╭──
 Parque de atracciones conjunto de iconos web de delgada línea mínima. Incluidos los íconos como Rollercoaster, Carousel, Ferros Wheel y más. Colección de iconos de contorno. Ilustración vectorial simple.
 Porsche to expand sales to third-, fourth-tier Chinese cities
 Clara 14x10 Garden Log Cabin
╰──
╭──
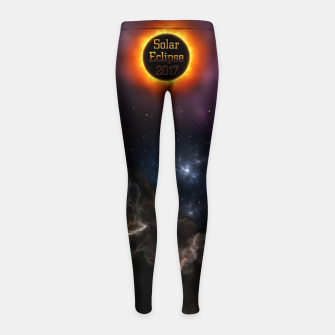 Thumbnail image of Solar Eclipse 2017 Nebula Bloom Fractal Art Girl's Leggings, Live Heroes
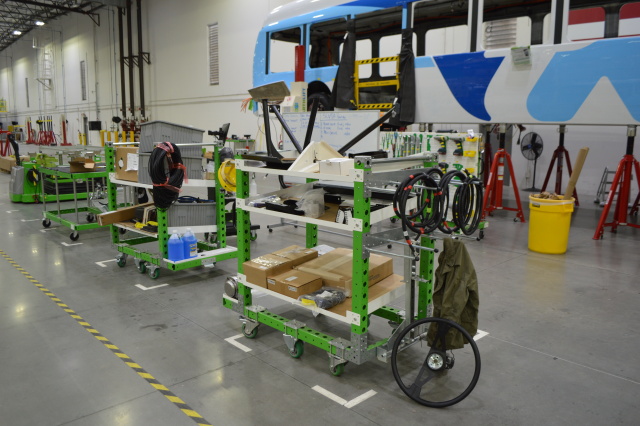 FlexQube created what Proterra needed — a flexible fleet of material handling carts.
╰──
EXERCISE
Could you return exactly the lines above from the line with "Porsche to expand" to the line with "Clara 14x10 Garden Log Cabin", both included, and nothing else?

PROBLEM SOLUTION
 Porsche to expand sales to third-, fourth-tier Chinese cities
 Clara 14x10 Garden Log Cabin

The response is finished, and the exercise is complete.